Where there is a difference between exploratory and presentation graphics is in the workflow. Exploratory graphics are studied to discover information, to look for content, and there may be many different graphics. To get the most value from them, you have to have expectations of what you might see. Presentation graphics are drawn to present information, to improve their look, and, while there may be many drafts of related ones, at most a few are shown. To draw an effective presentation graphic, you have to have a picture of what you want others to see.

There are no piecharts, waffle charts, pictograms or examples of the many other chart types there are in this book. This is no reflection on them. Everyone can use the charts they find most informative. The general advice on layout, colour, ordering, formatting, and so on applies just as well to these chart types as to those in the book. Varying graphics, using many of them, and checking insights is good practice whichever graphic forms are used.

Several interesting and important topics for graphics deserve more attention. Some like perception, design, and displaying uncertainty are more relevant for presentation graphics. Some like graphics for spatial data are more specialist. Interactive graphics really deserves a book of its own—once there is suitable software that is sufficiently fast, flexible, effective, and integrated with other systems.

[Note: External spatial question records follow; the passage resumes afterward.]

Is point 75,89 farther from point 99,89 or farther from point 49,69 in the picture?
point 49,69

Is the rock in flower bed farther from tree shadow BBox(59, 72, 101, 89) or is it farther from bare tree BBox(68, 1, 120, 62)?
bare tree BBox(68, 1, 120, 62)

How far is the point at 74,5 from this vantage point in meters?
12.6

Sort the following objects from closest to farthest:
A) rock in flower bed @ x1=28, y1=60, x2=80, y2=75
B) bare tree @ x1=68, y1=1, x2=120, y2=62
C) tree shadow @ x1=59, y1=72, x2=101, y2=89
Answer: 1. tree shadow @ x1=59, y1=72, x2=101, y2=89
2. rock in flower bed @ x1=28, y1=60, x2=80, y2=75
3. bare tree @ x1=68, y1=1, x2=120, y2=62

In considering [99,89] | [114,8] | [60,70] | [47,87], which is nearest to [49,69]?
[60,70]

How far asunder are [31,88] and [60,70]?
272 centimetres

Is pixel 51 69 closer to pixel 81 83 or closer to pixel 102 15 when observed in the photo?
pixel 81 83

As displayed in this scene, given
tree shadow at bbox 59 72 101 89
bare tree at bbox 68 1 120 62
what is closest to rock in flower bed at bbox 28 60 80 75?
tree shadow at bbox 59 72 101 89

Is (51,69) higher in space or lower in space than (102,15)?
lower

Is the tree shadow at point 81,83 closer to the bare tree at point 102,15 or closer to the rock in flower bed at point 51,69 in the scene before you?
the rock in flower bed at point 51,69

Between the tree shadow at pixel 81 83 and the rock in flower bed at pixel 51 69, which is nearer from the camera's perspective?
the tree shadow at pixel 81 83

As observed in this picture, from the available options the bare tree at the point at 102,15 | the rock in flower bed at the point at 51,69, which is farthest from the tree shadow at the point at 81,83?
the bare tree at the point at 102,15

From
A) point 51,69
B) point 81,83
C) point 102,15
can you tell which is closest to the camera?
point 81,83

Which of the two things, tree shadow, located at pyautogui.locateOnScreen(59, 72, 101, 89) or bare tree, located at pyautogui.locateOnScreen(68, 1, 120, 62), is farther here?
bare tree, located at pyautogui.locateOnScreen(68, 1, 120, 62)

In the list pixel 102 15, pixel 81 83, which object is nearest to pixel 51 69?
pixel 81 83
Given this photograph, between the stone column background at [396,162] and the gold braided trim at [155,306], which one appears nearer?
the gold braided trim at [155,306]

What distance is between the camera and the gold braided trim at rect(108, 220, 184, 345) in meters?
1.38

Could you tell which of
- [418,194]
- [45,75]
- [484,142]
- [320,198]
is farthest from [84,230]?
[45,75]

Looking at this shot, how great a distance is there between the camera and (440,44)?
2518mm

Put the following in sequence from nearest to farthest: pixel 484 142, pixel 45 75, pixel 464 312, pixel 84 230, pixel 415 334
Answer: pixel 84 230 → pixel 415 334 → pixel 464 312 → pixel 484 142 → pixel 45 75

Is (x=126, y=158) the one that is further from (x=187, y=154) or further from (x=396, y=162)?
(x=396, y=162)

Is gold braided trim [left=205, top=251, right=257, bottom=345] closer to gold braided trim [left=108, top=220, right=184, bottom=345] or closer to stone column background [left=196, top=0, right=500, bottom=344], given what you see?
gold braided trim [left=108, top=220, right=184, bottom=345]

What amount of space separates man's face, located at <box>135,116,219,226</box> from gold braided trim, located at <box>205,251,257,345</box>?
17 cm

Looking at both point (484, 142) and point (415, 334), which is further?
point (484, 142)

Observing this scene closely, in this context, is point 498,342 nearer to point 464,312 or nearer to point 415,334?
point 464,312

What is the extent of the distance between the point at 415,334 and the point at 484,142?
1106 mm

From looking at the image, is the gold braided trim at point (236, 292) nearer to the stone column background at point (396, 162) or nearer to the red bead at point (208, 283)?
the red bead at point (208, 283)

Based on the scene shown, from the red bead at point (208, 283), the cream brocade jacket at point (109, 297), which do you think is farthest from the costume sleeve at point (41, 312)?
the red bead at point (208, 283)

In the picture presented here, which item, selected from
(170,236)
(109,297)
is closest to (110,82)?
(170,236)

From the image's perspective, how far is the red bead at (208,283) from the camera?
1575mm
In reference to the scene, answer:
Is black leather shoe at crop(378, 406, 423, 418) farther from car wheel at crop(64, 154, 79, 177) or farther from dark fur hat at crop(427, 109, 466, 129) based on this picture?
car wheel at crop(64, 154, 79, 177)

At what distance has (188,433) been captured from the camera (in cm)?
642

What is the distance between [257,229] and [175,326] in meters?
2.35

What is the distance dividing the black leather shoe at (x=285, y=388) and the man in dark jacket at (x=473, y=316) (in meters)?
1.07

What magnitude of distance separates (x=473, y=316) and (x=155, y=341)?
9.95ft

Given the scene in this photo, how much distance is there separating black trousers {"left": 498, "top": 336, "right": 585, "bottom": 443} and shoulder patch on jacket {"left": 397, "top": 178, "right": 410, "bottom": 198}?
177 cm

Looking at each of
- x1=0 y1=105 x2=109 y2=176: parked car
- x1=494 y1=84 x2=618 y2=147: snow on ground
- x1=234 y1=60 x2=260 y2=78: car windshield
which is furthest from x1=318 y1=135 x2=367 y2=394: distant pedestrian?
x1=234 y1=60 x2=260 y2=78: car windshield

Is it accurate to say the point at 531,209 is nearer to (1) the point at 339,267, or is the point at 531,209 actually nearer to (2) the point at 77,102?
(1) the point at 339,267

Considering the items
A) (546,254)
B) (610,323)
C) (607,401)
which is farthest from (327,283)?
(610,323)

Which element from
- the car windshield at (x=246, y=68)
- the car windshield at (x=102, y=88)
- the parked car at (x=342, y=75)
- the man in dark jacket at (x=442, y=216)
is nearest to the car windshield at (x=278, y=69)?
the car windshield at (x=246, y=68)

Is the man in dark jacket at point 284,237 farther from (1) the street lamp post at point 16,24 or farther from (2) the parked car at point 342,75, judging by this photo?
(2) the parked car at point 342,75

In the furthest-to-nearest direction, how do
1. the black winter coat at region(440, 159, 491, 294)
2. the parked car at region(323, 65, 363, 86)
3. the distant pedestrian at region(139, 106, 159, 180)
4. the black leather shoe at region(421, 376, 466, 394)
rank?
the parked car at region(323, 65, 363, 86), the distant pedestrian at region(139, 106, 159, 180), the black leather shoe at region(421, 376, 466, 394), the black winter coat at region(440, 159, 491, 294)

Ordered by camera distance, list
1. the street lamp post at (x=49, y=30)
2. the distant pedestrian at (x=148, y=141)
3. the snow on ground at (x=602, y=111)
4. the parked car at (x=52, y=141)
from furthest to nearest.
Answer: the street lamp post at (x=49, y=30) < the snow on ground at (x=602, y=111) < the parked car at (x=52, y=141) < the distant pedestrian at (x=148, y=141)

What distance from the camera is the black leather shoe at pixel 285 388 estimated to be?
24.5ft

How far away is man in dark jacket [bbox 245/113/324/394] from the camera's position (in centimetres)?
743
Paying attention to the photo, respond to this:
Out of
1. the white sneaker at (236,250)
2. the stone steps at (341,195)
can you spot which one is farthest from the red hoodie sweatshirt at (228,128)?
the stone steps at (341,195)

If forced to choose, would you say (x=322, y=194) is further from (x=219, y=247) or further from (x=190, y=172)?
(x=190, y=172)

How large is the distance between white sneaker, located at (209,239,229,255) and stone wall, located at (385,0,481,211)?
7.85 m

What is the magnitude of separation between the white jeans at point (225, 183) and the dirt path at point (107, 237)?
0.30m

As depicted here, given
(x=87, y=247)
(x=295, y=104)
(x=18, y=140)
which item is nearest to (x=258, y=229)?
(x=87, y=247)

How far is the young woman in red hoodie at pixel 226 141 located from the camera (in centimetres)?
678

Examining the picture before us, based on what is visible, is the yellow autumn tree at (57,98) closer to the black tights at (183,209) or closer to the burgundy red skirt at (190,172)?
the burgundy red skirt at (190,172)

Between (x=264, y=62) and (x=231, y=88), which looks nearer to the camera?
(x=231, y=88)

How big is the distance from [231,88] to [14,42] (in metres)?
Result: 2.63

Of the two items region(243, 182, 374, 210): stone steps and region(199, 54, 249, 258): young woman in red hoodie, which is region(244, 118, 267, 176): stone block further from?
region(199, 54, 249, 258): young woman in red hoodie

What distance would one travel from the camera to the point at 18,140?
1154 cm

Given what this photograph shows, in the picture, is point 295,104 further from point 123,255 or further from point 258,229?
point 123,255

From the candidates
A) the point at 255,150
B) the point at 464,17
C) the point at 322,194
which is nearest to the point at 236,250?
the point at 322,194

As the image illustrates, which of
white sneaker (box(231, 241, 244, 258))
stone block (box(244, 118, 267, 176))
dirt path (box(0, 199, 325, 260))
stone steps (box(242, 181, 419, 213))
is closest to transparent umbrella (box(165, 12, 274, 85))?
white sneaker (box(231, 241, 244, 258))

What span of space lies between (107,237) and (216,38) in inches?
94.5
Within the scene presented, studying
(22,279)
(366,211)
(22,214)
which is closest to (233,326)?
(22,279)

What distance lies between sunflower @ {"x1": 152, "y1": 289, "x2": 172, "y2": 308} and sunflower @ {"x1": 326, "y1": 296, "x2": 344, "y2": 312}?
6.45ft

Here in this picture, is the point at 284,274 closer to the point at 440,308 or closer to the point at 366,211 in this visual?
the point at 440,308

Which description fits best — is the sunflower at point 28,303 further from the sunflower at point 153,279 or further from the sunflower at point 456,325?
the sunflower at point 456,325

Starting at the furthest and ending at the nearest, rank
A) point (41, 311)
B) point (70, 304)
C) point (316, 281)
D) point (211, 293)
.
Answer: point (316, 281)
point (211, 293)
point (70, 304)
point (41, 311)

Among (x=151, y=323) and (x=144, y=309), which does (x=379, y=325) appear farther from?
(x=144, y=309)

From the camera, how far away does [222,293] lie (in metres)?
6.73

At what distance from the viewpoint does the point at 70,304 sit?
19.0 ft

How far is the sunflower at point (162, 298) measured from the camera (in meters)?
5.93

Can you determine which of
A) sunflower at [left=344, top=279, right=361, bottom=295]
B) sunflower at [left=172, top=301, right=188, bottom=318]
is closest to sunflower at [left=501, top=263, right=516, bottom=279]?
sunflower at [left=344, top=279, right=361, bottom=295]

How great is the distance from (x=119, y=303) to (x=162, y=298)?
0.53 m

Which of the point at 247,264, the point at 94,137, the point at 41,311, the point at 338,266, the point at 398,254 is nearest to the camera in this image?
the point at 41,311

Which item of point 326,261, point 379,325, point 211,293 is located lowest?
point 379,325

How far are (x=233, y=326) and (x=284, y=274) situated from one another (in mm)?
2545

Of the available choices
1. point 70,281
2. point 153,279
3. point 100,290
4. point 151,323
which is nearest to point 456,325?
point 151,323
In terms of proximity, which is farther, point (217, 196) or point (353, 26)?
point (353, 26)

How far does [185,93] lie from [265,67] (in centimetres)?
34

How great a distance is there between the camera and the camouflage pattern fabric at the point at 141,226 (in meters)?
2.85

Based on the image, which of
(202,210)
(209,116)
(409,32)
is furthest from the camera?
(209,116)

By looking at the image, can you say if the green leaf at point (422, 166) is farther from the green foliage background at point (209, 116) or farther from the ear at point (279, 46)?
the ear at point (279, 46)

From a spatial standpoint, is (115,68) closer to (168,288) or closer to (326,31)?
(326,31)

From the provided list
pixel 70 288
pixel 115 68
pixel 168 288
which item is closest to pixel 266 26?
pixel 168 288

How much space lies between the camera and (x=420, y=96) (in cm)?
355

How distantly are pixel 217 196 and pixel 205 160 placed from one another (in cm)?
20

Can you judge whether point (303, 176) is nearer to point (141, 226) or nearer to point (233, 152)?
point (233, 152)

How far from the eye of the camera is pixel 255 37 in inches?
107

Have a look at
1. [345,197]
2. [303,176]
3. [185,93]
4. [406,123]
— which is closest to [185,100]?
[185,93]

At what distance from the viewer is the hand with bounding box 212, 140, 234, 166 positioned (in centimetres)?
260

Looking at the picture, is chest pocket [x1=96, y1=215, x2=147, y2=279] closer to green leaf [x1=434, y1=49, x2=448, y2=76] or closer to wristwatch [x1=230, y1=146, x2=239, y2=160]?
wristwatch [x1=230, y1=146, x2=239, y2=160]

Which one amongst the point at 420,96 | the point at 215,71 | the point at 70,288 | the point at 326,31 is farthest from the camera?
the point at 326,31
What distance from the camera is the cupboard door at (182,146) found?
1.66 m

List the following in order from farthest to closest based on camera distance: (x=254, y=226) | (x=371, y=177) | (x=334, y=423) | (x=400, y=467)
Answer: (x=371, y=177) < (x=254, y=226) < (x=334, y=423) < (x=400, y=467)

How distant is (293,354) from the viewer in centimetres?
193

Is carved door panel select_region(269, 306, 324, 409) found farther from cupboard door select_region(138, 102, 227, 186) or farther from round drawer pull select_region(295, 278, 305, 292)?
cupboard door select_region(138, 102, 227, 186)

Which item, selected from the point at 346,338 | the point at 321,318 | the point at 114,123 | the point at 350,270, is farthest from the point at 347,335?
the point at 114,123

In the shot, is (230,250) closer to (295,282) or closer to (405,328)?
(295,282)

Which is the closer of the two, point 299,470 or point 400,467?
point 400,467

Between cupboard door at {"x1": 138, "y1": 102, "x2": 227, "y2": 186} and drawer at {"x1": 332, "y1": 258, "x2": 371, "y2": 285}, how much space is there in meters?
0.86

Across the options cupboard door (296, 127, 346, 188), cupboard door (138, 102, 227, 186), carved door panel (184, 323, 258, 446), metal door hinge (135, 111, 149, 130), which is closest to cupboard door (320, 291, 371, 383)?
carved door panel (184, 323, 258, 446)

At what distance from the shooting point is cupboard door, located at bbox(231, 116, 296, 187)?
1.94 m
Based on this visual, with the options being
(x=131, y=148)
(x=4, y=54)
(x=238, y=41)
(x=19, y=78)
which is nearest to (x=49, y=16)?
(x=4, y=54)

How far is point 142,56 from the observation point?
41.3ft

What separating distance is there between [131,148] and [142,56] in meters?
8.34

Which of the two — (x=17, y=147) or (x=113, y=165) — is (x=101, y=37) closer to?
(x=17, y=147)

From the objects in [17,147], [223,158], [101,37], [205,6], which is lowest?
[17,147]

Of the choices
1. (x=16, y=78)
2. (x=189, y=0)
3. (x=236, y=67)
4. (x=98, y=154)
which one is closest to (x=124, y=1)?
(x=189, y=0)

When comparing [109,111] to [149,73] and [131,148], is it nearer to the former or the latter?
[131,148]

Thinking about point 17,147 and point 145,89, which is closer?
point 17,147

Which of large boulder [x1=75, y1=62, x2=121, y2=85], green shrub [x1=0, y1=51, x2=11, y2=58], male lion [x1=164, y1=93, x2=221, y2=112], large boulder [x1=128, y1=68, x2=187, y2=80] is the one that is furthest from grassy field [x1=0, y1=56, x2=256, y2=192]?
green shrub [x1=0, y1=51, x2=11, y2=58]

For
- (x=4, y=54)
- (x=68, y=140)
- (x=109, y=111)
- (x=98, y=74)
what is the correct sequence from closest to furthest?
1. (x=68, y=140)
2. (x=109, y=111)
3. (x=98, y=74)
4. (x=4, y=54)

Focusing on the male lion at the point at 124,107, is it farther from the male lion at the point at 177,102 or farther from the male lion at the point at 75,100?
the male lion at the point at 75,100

The datasets in the book have been chosen because they were interesting and because they were available. There was no attempt to pick datasets to illustrate or show off particular graphical tools. Graphics reveal more information in some datasets than in others. For every statistical method of whatever kind, whether a graphic or a model, there is doubtless an Achilles heel dataset that it just cannot cope with. Suggestions of such datasets would be welcome.

Some claim that 10000 hours of deliberate practice is enough to turn a person into an expert. The key word is the undefined ‘deliberate’. Reading the case studies, evaluating the graphics, and trying out alternatives might well be a good step in the right direction. Check the results produced using your own graphics. Look for other results by questioning the book’s datasets and by studying datasets of your own.